Conformal Talbot-effect-focusing performance of nested gallium-doped zinc oxide nanorings at communication wavelength

Abstract

Metasurfaces, artificial micro- and nano-photonic structures can modify wavefront of electromagnetic waves to the desired form. Metalenses are the metasurfaces assuming the role of focusing light. The focusing performance of nested gallium-doped zinc oxide nanoring-arrangements functionalized by conformal Talbot effect is investigated for communication wavelength 1550 nm. The Talbot-effect-focusing performance of the 2D finite-sized structures are computationally demonstrated in a systematically manner.
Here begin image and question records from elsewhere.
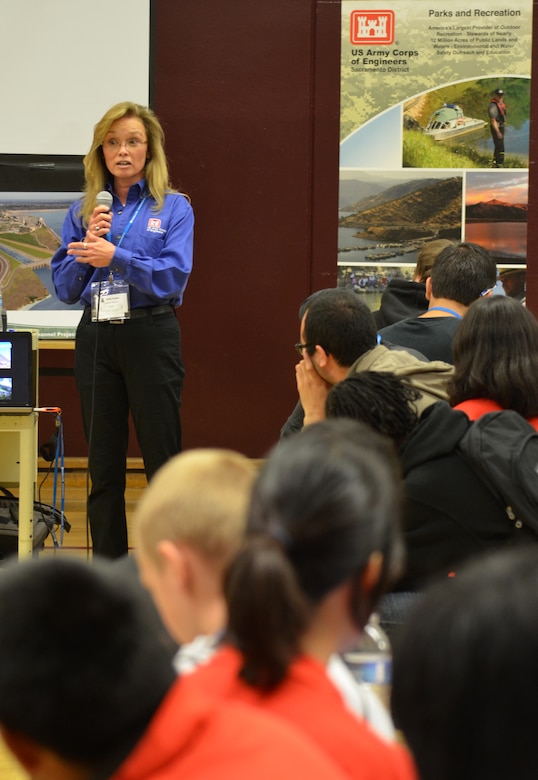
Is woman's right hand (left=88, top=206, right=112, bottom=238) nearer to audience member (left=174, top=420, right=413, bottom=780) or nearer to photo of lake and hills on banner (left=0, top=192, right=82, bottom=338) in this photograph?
photo of lake and hills on banner (left=0, top=192, right=82, bottom=338)

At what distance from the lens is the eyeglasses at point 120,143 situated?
3693 mm

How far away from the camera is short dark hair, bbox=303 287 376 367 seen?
269 centimetres

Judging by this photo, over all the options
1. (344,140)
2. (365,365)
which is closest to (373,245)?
(344,140)

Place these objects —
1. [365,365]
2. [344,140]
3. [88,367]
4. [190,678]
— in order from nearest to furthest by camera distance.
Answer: [190,678] < [365,365] < [88,367] < [344,140]

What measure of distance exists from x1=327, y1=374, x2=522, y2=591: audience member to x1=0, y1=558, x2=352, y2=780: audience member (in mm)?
1304

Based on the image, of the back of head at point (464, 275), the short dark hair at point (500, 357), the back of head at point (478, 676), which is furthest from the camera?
the back of head at point (464, 275)

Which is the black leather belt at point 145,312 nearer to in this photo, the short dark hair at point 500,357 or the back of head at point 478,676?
the short dark hair at point 500,357

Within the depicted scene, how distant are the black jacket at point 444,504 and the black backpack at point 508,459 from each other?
24 millimetres

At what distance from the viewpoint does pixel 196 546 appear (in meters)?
1.15

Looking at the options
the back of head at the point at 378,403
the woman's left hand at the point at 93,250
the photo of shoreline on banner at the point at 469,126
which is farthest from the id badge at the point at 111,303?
the photo of shoreline on banner at the point at 469,126

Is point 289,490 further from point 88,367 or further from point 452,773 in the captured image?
point 88,367

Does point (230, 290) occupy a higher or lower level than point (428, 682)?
higher

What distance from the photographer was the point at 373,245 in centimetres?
593

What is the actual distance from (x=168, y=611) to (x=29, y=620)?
39 centimetres
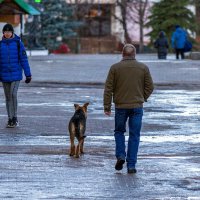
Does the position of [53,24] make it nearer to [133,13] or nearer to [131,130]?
[133,13]

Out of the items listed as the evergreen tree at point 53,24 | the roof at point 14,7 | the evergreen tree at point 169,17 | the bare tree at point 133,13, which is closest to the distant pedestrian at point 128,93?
the roof at point 14,7

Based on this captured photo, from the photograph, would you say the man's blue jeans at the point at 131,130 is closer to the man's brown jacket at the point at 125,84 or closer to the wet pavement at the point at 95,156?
the man's brown jacket at the point at 125,84

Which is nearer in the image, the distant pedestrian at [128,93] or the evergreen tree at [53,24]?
the distant pedestrian at [128,93]

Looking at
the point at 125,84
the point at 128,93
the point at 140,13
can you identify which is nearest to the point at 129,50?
the point at 125,84

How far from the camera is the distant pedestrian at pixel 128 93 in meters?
13.3

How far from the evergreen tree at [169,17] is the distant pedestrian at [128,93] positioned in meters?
57.7

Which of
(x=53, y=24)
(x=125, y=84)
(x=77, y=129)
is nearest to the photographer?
(x=125, y=84)

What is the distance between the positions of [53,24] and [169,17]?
8.09 m

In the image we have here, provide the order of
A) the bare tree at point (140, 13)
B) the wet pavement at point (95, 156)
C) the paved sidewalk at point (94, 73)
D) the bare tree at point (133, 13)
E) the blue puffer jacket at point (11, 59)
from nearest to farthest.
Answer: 1. the wet pavement at point (95, 156)
2. the blue puffer jacket at point (11, 59)
3. the paved sidewalk at point (94, 73)
4. the bare tree at point (140, 13)
5. the bare tree at point (133, 13)

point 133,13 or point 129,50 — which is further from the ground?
point 129,50

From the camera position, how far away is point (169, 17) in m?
71.5

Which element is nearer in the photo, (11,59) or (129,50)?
(129,50)

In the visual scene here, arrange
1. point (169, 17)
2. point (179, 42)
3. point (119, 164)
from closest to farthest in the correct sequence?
point (119, 164)
point (179, 42)
point (169, 17)

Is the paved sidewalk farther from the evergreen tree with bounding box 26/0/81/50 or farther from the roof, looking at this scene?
the evergreen tree with bounding box 26/0/81/50
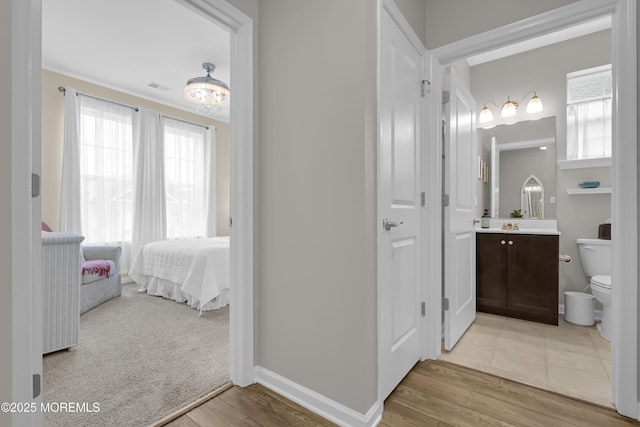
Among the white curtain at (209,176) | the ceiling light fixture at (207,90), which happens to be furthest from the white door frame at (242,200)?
the white curtain at (209,176)

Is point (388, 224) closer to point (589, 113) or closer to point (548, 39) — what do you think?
point (589, 113)

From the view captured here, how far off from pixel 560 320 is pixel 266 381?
2826mm

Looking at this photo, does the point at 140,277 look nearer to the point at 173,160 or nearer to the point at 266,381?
the point at 173,160

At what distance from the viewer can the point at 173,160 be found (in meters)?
4.92

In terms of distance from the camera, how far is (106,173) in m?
4.12

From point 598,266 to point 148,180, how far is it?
5577 mm

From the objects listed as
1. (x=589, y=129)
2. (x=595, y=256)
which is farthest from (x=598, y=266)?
(x=589, y=129)

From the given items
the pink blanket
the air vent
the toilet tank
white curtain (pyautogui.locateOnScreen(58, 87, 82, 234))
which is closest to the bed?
the pink blanket

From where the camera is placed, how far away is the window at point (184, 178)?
487cm

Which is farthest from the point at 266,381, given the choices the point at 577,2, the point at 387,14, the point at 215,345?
the point at 577,2

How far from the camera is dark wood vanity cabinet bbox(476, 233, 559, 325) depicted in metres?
2.67

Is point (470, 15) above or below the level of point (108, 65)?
below

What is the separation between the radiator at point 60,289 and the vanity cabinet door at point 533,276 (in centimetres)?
373

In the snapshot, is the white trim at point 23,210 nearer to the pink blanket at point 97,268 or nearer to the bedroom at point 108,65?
the bedroom at point 108,65
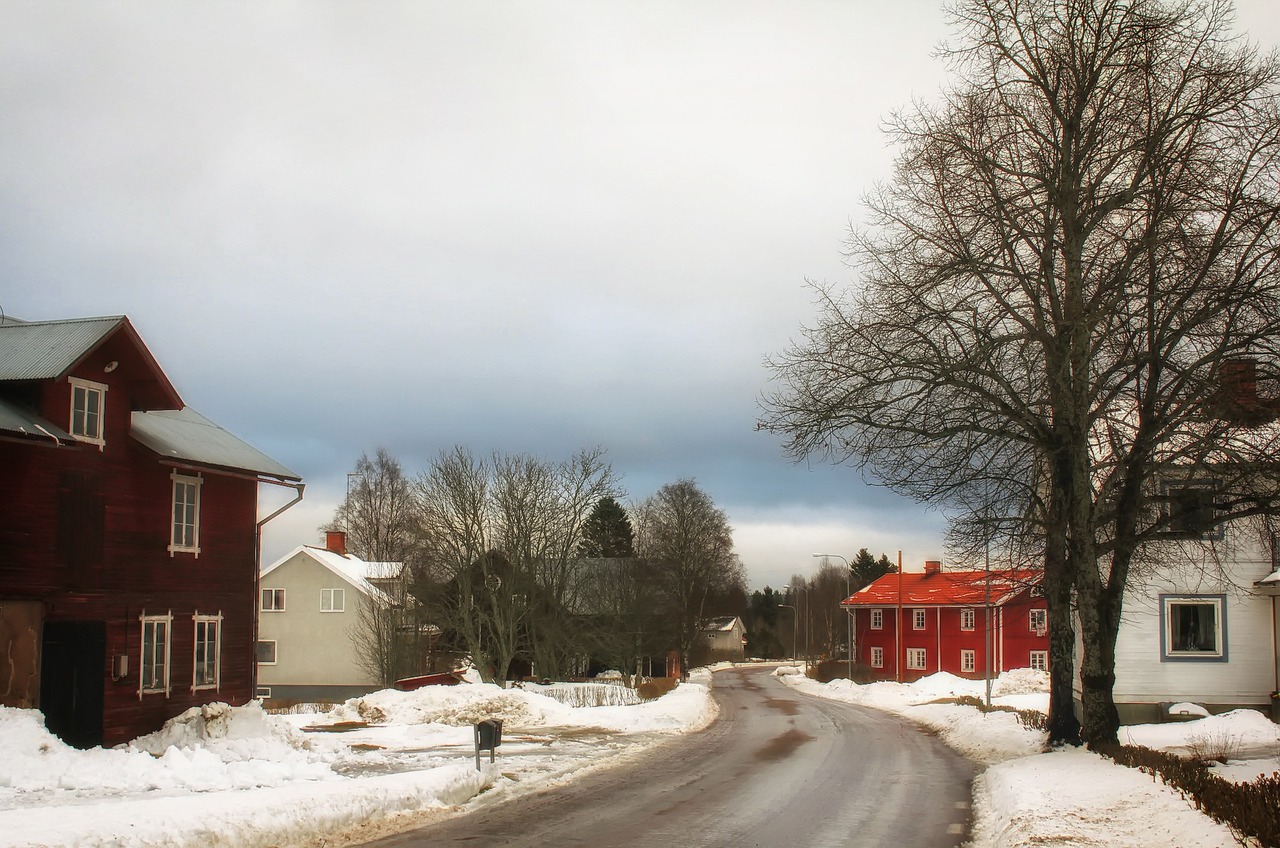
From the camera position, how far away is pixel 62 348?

The impact of geometrical parameters on the primary focal spot and focusing performance parameters such as numerical aperture, full-width half-maximum, focal depth, efficiency, and fill-factor is examined and summarized via finite difference time-domain numerical simulations. All samples presenting an alternative plasmonic option in this work yield a good focusing efficiency of >50%, absolute efficiency of >19%, numerical aperture up to 0.67, focal depth up to 1.4 times of focal length, and a wide focal spot size up to 6.0654 times of operating wavelength. As a result of finite-sized construction, conformal Talbot effect is examined from a novel alternative plasmonics perspective. Thus, a new planarized focusing platform is employed by using a nanostructured microlens, acting conformal transformation optics devices with low-cost and light capturing tolerance.